China sticking to its capacity cap is going to revert the LME value back to Western world replacement costs, meaning the global market will have to pay closer attention to the fundamentals of the Western world, Aboud said.
With current LME pricing, there has been several new capacity announcements outside of China as well as announced restarts, however in the short term, the market is seeing capacity come offline in Europe due to extremely high energy costs, he said.
Looking at the medium term, Citi has a bullish view on primary aluminum prices, Nugent said.
China being more disciplined with its capacity, production coming offline in Europe in the short term, high prices for power, and high logistics costs all support a bullish outlook for primary aluminum prices, in addition to a solid demand outlook, panelists said.
Tensions between Russia and Ukraine are also an area of growing concern that could impact aluminum prices going forward, panelists said.
"What we've seen in the last few trading sessions is people looking for coverage in the aluminum space should tensions escalate between Russia and Ukraine," Nugent said.
There are concerns around the risk of sanctions being deployed, although there is debate as to if this is feasible a second time around, he said. With aluminum being an energy-intensive commodity, Europe receiving less natural gas from Russia seems to be the biggest risk currently.
"Thinking of aluminum really as a derivative of gas trade, that is where the most extreme risk lies," Nugent said. "When it comes to the options space, we are seeing quite a pickup in volatility that is being priced into the options on the upside."
Looking at the US legislative and political front, Lauren Wilk, vice president of government affairs for Arconic, said the big picture consensus is that uncertainty, volatility and disruption are the new normal. Everything from supply chain and labor shortages to inflation concerns and the political push to decouple industries from China is going to have an impact, she said.
"[The Biden administration] and Congress are really rethinking competition, industrial policy and those big policy goals in driving companies to take action on things like environmental, social and equity principles," Wilk said.
On the trade front, bilateral negotiations are expected to continue with countries to find alternative agreements to the US Section 232 duties, however once a tariff program is in place, it is difficult to dismantle, she said.

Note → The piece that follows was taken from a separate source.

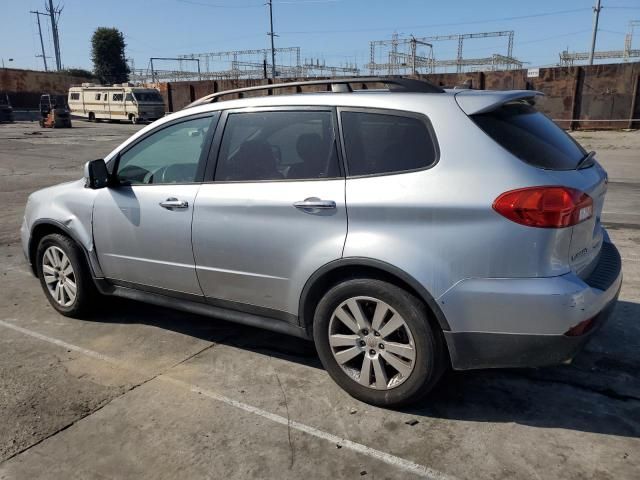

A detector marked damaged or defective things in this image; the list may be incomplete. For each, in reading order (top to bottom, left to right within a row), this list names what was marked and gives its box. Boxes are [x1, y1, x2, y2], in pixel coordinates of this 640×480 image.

cracked concrete ground [0, 121, 636, 480]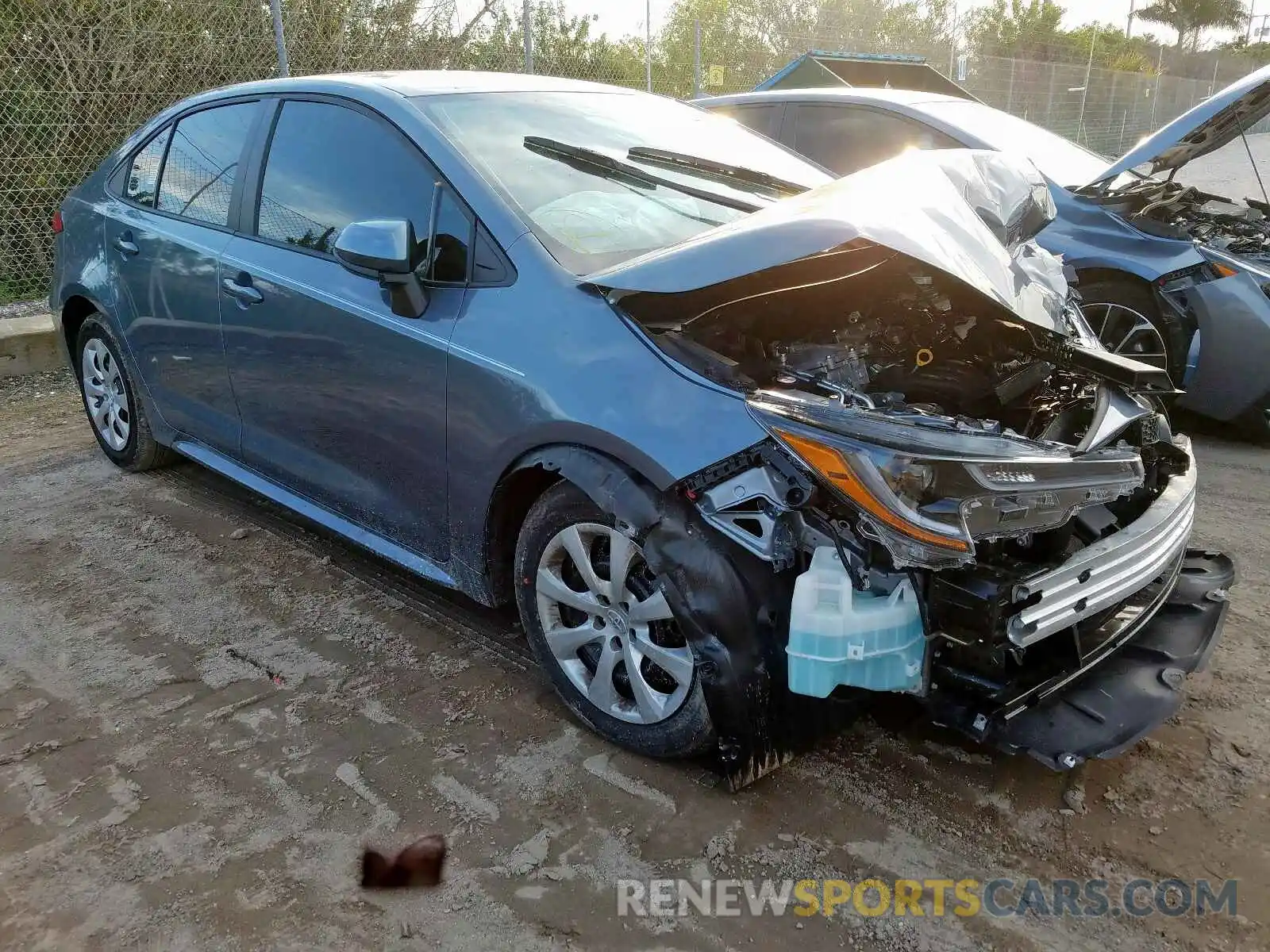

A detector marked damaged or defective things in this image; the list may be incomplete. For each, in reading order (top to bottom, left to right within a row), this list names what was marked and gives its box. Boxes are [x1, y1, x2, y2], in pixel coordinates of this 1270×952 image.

In October the US reached an agreement with the EU to replace the existing 10% import tariff on aluminum with a tariff-rate quota beginning Jan. 1, however, Wilk said it remains to be seen if other countries can fit within the confines of this type of agreement.
"I think its really clear the offer to the EU is the best deal anyone is going to get," she said. "But the EU had a really effective retaliatory tariff program in place that brought the US to the table to have that conversation. That is a fairly unique feature not many other countries have and...I would expect fairly limited future exemptions."